>>>
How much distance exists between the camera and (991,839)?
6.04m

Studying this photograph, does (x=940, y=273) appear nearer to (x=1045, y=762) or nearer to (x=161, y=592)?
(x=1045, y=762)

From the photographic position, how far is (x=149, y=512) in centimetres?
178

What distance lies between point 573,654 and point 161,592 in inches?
<<<
TASK
Please present every line of the records above as a Markdown table with columns No. and Line, giving each nonblank line its own numbered row and skipping blank lines.

WORKED ANSWER
| No. | Line |
|---|---|
| 1 | How much distance exists between the camera and (991,839)? |
| 2 | 6.04m |
| 3 | Studying this photograph, does (x=940, y=273) appear nearer to (x=1045, y=762) or nearer to (x=161, y=592)? |
| 4 | (x=1045, y=762) |
| 5 | From the photographic position, how far is (x=149, y=512) in centimetres? |
| 6 | 178 |
| 7 | What distance lies between point 573,654 and point 161,592 in inches? |